Google Chromecast is a $35 device designed to let you stream internet videos to your TV. But developers are already starting to port third party apps to run on the platform — and we’re not just talking about using Google’s SDK to stream video from websites and apps that wouldn’t otherwise be supported.
One developer has managed to get a Gameboy emulator up and running on the Chromecast. It actually runs natively on the Chromecast device (although it’s still displayed in a browser window), while you use buttons on a PC keyboard to control gameplay.
The Chromecast features a single core Marvell processor, 512MB of RAM, and 4GB of storage. While it’s not exactly a high-end device, it has far more processing power than an original Gameboy system, and the developer responsible for porting the emulator says it runs pretty well and there’s little to know delay when entering commands on a PC keyboard.

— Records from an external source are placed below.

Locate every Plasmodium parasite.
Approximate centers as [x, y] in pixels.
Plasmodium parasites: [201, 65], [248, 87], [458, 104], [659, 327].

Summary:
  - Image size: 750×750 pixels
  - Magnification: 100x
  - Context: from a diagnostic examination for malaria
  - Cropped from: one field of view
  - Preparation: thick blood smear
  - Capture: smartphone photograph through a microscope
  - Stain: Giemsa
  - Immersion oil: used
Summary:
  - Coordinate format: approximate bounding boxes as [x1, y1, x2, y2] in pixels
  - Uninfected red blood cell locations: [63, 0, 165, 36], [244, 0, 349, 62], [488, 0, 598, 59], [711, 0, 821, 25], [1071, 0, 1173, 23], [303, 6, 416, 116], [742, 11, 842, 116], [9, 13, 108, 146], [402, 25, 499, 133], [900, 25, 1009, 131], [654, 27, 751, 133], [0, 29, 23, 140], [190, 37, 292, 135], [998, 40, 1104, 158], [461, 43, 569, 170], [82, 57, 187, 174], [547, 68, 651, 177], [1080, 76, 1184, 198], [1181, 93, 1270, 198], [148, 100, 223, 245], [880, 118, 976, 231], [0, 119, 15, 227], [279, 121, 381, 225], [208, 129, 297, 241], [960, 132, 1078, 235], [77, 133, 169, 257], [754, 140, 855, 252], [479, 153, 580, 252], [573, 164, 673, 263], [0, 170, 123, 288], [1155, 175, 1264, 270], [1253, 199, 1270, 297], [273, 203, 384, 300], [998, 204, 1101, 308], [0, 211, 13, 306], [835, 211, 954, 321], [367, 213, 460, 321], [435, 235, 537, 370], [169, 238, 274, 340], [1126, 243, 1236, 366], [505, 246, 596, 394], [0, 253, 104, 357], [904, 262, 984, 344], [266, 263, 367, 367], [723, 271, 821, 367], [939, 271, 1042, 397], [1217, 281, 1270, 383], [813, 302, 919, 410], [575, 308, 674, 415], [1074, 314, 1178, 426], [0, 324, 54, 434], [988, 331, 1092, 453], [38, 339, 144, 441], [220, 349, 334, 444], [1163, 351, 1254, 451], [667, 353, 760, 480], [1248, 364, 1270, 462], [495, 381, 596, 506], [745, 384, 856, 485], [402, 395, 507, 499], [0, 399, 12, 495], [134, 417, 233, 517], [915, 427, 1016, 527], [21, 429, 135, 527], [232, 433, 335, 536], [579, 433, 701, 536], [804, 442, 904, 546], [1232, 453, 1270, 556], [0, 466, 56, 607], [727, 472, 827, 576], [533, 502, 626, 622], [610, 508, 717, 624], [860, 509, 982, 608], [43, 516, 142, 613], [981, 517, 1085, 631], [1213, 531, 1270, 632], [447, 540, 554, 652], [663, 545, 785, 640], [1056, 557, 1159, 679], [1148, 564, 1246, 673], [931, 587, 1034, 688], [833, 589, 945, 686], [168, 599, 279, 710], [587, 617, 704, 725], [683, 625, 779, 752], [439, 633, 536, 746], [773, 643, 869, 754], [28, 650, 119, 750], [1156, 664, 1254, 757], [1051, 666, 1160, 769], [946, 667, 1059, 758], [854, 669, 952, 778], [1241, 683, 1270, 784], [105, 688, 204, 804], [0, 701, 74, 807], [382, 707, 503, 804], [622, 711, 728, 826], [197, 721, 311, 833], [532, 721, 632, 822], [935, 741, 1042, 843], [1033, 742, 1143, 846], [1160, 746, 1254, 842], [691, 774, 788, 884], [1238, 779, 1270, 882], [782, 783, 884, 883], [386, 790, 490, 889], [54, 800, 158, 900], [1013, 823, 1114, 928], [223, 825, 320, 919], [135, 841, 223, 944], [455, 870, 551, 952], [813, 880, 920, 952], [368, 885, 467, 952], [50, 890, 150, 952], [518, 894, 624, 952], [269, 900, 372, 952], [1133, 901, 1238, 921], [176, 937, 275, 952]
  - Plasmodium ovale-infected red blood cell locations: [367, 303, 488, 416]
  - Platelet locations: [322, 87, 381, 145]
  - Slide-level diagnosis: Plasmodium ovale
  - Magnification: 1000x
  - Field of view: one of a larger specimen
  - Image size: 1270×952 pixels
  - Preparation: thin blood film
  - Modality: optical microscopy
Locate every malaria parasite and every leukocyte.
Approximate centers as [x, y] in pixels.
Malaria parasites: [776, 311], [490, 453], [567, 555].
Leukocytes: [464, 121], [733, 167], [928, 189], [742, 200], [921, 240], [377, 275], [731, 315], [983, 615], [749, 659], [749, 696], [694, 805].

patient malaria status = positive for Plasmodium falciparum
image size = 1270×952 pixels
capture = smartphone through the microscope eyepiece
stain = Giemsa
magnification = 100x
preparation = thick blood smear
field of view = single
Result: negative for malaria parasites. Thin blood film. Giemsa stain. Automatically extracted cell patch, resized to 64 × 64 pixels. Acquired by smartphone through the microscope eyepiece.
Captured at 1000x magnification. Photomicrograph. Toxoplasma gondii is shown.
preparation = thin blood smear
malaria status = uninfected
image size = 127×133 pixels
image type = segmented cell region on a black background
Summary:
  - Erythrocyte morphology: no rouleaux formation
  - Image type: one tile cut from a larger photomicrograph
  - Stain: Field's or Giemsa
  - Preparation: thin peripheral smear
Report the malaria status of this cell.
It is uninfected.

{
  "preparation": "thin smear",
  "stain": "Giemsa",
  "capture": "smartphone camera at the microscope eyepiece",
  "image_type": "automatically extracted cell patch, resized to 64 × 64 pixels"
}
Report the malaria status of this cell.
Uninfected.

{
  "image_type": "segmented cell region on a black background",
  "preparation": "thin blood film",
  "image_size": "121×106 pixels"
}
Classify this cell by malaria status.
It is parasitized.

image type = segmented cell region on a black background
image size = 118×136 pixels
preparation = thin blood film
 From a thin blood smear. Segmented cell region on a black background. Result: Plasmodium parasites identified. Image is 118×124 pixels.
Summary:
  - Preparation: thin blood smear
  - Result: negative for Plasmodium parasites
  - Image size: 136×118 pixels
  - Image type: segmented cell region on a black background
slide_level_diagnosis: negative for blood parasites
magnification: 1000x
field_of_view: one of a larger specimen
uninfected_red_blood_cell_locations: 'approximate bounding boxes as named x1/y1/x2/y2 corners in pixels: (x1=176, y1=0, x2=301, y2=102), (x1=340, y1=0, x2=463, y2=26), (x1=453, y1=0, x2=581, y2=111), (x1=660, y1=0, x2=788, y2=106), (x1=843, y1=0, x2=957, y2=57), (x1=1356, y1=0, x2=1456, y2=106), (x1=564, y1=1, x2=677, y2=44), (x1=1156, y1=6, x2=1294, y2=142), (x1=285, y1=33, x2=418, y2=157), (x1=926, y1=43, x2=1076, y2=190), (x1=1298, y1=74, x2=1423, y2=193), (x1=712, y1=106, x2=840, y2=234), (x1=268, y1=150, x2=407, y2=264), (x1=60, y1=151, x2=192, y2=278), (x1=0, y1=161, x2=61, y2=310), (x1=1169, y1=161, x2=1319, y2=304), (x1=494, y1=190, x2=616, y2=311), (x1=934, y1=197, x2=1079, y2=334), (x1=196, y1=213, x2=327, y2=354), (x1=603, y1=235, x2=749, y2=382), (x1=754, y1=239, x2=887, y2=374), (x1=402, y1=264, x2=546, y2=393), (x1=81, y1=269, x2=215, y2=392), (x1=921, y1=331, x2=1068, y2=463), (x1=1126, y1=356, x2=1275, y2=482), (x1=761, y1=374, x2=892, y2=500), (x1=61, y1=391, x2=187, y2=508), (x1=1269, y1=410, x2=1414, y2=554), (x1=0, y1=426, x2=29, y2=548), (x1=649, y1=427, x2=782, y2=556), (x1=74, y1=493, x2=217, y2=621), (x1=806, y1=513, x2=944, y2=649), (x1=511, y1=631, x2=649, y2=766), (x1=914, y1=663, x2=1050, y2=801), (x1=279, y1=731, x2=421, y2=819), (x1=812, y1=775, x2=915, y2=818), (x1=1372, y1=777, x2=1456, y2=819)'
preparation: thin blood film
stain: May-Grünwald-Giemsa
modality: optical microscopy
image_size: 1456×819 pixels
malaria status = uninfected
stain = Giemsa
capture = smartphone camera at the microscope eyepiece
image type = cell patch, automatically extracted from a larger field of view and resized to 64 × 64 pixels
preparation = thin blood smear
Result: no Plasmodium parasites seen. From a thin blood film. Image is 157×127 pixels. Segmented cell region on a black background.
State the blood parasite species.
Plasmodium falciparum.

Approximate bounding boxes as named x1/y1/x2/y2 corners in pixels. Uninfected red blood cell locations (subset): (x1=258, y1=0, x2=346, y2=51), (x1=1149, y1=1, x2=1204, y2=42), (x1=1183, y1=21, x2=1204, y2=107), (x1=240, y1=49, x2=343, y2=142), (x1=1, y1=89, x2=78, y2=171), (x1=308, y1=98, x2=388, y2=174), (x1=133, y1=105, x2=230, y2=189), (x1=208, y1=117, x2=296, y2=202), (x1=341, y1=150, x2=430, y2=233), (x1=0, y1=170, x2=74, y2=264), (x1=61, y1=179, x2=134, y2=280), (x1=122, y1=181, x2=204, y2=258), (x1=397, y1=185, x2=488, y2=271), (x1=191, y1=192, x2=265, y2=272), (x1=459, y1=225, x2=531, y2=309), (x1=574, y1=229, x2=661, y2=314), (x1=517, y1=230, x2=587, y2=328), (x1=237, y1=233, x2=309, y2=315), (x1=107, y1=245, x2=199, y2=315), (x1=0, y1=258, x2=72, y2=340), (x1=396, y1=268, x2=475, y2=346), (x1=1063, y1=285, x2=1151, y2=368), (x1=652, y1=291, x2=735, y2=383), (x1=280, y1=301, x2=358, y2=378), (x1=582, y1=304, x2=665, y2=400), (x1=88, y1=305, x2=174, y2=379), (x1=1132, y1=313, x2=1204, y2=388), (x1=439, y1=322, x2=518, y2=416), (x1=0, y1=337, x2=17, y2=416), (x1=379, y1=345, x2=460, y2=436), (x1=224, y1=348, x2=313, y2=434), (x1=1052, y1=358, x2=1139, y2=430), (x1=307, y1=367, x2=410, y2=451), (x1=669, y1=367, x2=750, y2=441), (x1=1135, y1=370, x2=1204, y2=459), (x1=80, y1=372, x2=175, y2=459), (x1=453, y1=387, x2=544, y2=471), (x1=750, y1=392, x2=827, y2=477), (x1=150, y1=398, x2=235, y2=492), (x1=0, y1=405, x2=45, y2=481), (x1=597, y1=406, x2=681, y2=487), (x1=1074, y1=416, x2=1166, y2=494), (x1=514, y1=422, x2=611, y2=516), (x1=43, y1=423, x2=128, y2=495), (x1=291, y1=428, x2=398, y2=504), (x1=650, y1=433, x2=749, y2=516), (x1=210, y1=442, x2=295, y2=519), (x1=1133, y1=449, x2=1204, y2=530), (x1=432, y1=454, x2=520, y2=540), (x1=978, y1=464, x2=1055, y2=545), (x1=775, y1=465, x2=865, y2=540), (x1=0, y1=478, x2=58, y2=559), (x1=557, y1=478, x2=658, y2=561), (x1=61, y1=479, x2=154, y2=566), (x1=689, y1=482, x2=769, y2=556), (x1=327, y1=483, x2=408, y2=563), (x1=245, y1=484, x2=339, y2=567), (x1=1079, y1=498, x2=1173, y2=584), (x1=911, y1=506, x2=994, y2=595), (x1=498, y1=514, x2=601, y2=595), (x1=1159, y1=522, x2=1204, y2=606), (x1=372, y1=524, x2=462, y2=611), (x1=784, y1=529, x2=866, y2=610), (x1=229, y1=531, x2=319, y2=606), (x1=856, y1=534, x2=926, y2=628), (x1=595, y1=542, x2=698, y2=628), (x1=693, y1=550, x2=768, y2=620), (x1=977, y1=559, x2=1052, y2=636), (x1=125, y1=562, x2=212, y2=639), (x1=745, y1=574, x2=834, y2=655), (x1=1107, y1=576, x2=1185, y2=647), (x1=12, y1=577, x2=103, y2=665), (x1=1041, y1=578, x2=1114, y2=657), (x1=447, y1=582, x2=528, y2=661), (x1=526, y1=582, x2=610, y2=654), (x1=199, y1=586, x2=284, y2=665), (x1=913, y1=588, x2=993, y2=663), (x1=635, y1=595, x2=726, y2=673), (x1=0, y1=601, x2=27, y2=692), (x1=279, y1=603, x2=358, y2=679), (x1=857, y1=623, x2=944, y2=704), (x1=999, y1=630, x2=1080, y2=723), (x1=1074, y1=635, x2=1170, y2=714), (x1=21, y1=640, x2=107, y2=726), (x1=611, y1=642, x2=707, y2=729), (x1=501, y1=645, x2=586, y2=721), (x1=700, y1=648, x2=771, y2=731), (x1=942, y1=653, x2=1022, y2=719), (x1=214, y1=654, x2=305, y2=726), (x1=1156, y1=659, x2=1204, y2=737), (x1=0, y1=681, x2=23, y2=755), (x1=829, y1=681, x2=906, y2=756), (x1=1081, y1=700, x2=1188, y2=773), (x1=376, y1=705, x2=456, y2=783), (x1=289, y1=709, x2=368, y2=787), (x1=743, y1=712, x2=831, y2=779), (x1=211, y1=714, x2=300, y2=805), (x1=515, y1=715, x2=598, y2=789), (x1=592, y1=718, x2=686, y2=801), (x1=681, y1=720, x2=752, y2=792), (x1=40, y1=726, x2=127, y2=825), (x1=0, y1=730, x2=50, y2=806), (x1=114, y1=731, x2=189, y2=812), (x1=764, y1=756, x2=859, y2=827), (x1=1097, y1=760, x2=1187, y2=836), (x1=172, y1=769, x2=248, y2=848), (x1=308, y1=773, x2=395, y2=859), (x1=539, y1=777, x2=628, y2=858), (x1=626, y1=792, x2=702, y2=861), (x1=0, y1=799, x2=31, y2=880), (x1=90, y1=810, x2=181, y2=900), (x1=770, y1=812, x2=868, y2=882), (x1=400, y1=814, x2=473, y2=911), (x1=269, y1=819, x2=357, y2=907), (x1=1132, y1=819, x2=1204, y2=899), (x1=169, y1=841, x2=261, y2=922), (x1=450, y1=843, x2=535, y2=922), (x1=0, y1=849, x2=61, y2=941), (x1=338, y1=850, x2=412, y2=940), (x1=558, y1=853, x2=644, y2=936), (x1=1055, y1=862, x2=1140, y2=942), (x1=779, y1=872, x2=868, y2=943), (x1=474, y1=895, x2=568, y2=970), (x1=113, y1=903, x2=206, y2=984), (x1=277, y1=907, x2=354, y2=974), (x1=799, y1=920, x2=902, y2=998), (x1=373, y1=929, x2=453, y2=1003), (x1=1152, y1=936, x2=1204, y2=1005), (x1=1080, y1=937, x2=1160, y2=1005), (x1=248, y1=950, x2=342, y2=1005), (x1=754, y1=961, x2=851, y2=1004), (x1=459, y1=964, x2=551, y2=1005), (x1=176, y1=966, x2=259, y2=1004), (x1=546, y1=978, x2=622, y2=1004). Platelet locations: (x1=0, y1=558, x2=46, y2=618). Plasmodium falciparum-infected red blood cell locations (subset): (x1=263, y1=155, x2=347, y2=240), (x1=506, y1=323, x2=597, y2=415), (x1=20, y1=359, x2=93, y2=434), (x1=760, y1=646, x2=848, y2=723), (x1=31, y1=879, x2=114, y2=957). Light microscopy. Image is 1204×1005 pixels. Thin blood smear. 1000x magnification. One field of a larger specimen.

That’s despite the fact that while the emulator is running on the Chromecast hardware, the game ROM is actually hosted in the cloud.
You can find the source code and instructions for using it at Github.
At $35, the Chromecast is one of the cheapest and easiest ways to access internet content on a television. Odds are that most customers won’t need or want to do anything more than that with a Chromecast.
But it’s fascinating to see how quickly hackers are turning Google’s cheap little device into more of a general purpose computer for your TV.